• WHAT THE TASK ASKS
Every line in the data below that holds "recurrently" should be found and copied.

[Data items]
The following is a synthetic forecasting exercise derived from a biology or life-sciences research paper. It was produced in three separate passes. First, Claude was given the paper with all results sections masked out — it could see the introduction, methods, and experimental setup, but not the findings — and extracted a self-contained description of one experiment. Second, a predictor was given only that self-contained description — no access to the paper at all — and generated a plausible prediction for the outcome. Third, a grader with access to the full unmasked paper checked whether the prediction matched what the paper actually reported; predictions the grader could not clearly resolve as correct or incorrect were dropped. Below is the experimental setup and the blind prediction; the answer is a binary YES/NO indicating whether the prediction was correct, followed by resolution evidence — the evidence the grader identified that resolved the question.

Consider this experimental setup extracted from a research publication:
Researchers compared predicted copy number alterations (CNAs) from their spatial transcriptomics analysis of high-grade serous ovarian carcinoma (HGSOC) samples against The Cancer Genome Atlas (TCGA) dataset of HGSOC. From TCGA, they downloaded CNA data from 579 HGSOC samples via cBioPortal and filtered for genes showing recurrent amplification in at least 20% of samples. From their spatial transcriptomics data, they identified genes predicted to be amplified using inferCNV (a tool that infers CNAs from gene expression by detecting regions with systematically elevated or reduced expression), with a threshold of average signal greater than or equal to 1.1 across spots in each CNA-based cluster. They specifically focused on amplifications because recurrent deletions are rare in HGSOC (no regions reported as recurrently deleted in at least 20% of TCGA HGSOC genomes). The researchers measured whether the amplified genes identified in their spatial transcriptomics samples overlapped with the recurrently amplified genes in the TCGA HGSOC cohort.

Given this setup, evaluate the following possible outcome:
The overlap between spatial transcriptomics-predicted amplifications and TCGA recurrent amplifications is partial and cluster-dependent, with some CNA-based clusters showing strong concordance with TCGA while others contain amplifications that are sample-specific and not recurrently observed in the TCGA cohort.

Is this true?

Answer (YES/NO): NO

• REPLY
Researchers compared predicted copy number alterations (CNAs) from their spatial transcriptomics analysis of high-grade serous ovarian carcinoma (HGSOC) samples against The Cancer Genome Atlas (TCGA) dataset of HGSOC. From TCGA, they downloaded CNA data from 579 HGSOC samples via cBioPortal and filtered for genes showing recurrent amplification in at least 20% of samples. From their spatial transcriptomics data, they identified genes predicted to be amplified using inferCNV (a tool that infers CNAs from gene expression by detecting regions with systematically elevated or reduced expression), with a threshold of average signal greater than or equal to 1.1 across spots in each CNA-based cluster. They specifically focused on amplifications because recurrent deletions are rare in HGSOC (no regions reported as recurrently deleted in at least 20% of TCGA HGSOC genomes). The researchers measured whether the amplified genes identified in their spatial transcriptomics samples overlapped with the recurrently amplified genes in the TCGA HGSOC cohort.
The overlap between spatial transcriptomics-predicted amplifications and TCGA recurrent amplifications is partial and cluster-dependent, with some CNA-based clusters showing strong concordance with TCGA while others contain amplifications that are sample-specific and not recurrently observed in the TCGA cohort.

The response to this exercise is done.